For businesses with hundreds or thousands of laptops, desktops and servers running CrowdStrike’s security software, an individual human may have to perform that process over and over and over again.

“You can’t automate that,” said Kevin Beaumont, a security researcher and former Microsoft threat analyst, in a post on X. “So this is going to be incredibly painful for CrowdStrike customers.”

It gets worse.

Organizations that take security seriously will have likely encrypted their computers’ hard drives, making it even more challenging to access the file that needs to be deleted.

For those organizations, “you need to manually decrypt the disk with a BitLocker Recovery Key, which is probably — for most companies — stored digitally on one of the servers that is currently booting over and over,” said Ira Bailey, a security researcher, in a post on BlueSky.

Every affected computer that is BitLocker-encrypted will need to be unlocked with a recovery key before organizations can begin the process of deleting the bad CrowdStrike file and restoring normal operation, said the cybersecurity expert who goes by the pseudonymous handle SwiftOnSecurity in a post on X.

Recovery will be enormously expensive for Fortune 500 companies with large teams of IT staff and likely even more challenging for smaller firms, Kenn White, an independent security researcher who specializes in network security, told CNN.

“If you don’t have physical staff that can actually touch it, this is going to take many, many days for much of corporate America to recover from,” White said. “It’s just a ton of labor-intensive manual work.”

“It’s a fairly complicated procedure for non-technical people,” White added, “and even a lot of skilled IT professionals will find it difficult to do this at the scale that’s going to be required given the number of machines that are affected.”

How did the CrowdStrike bug lead to such widespread effects?

Because CrowdStrike’s security software is running on countless individual computers all around the globe, the update that got pushed to those devices caused them all to shut down, virtually simultaneously.

And in today’s networked economy, an outage in one part of a supply chain can cause domino effects up and down the line. When multiple parts of a supply chain go down, it touches off a cascade of problems.

Imagine a person trying to buy a coffee, said Andrew Peck, a cybersecurity expert at Loughborough University in the UK. What may seem like a simple transaction relies on multiple computers working in tandem, from the coffee shop’s point of sale to the payment processor’s own back-end systems.

“There are a lot of computers in this chain, and usually the larger the business, the larger the chain,” Peck said. “If any one of the computers are down in the chain, the transaction will not complete.”

Now scale that up to something like the massive aviation industry, the critical financial services sector or the life-or-death operations of a health care provider, and the scope of the disaster becomes starkly clear.

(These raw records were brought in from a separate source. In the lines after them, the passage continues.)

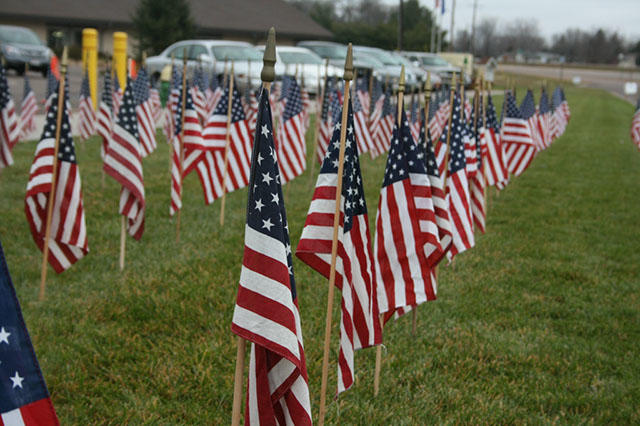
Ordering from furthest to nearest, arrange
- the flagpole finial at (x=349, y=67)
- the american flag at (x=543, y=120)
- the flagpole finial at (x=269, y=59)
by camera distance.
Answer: the american flag at (x=543, y=120), the flagpole finial at (x=349, y=67), the flagpole finial at (x=269, y=59)

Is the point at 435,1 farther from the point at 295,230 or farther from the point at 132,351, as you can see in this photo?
the point at 132,351

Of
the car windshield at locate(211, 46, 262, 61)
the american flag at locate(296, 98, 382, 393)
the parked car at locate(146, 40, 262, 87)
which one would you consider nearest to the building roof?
the parked car at locate(146, 40, 262, 87)

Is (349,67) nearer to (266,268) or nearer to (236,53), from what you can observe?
(266,268)

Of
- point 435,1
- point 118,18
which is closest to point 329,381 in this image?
point 118,18

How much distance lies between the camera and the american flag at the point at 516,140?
1025 cm

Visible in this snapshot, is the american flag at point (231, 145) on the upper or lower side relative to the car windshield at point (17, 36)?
lower

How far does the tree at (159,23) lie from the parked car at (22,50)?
6477 millimetres

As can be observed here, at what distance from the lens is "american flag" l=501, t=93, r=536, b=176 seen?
33.6 ft

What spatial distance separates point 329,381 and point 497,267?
3.34 meters

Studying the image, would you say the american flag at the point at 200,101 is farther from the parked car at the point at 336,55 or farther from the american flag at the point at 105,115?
the parked car at the point at 336,55

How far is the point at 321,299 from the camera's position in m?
5.79

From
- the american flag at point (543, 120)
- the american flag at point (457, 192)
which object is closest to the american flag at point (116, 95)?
the american flag at point (457, 192)

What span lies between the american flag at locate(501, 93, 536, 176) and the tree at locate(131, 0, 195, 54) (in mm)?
25764

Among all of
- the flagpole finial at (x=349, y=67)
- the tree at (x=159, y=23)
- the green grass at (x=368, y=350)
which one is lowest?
the green grass at (x=368, y=350)
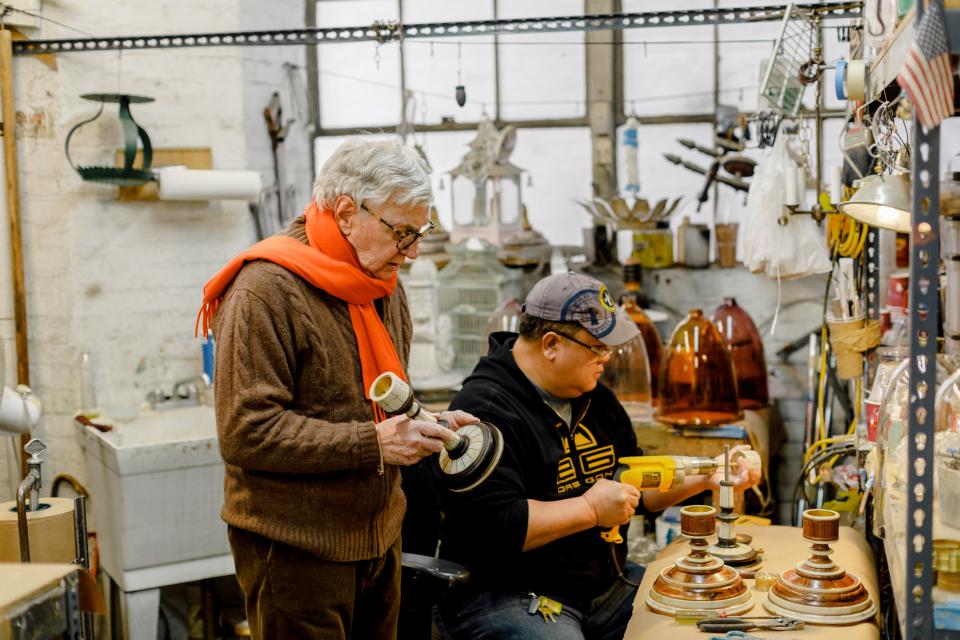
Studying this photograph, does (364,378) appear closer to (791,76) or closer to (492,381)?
(492,381)

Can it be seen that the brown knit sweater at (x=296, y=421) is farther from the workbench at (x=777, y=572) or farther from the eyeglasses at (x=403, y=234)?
the workbench at (x=777, y=572)

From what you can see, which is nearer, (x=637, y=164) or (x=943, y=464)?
(x=943, y=464)

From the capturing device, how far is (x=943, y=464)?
159 cm

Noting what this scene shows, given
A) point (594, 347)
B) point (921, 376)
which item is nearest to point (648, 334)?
point (594, 347)

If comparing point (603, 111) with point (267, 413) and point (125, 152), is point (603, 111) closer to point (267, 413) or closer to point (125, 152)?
point (125, 152)

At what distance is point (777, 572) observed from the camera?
7.55 feet

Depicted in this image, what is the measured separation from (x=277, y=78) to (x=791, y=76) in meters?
2.42

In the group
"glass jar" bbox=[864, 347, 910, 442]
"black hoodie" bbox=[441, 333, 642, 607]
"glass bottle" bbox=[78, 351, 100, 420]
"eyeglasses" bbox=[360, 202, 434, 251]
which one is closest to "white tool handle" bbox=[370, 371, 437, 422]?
"eyeglasses" bbox=[360, 202, 434, 251]

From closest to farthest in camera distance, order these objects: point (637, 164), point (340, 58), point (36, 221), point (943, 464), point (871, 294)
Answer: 1. point (943, 464)
2. point (871, 294)
3. point (36, 221)
4. point (637, 164)
5. point (340, 58)

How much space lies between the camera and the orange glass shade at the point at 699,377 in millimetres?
3789

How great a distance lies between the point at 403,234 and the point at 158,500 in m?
1.95

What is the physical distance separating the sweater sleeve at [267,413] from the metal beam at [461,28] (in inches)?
67.4

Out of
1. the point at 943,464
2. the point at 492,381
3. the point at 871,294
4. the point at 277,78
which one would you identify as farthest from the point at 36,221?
the point at 943,464

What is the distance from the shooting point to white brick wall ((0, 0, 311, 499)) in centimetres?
424
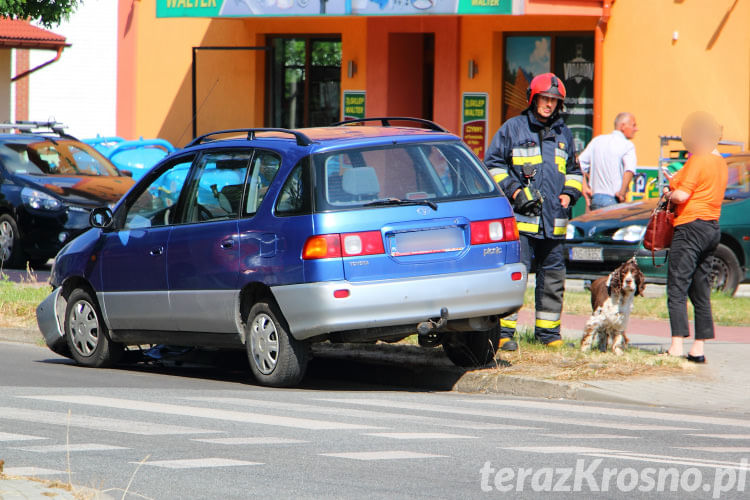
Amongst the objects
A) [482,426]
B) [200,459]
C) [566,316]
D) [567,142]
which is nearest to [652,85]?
[566,316]

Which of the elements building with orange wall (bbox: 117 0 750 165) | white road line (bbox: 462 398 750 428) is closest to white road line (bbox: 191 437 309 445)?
white road line (bbox: 462 398 750 428)

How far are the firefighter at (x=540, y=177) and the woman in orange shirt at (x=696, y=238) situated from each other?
31.9 inches

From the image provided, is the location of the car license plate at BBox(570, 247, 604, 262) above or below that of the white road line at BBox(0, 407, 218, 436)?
above

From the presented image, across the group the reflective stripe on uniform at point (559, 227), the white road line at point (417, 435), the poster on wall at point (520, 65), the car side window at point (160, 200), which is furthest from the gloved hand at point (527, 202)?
the poster on wall at point (520, 65)

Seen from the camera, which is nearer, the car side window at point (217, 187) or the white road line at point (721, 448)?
the white road line at point (721, 448)

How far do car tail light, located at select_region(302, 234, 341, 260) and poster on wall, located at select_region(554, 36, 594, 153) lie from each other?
14.4 meters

What is Microsoft’s role in all this?

A separate issue earlier, on Thursday, did lead to significant impacts on many of Microsoft’s own cloud customers, but it was resolved overnight and was unrelated to the CrowdStrike issue, multiple cybersecurity experts said.

The CrowdStrike bug may have initially been conflated with the Microsoft issue because CrowdStrike’s error affected only Windows machines.

“Both are Microsoft-related, but Microsoft had nothing to do with the second incident,” White told CNN.

That appears to be supported by Microsoft’s own status account on X, which on Thursday announced an issue affecting “Microsoft 365 apps and services” and a separate announcement Friday addressing the CrowdStrike outage. The two issues are being tracked using different reference numbers.

As of Friday morning, Microsoft said the issue with Microsoft 365 had been resolved and that the situation was improving. Microsoft didn’t immediately respond to a request for comment.

Since the update to CrowdStrike’s software was delivered by the company’s own systems, it appears unlikely that Microsoft bears direct responsibility for Friday’s outages, said Beaumont, who said he reviewed a copy of CrowdStrike’s flawed update.

The problem with CrowdStrike’s update was that it wasn’t formatted correctly “and causes Windows to crash every time,” Beaumont posted on X.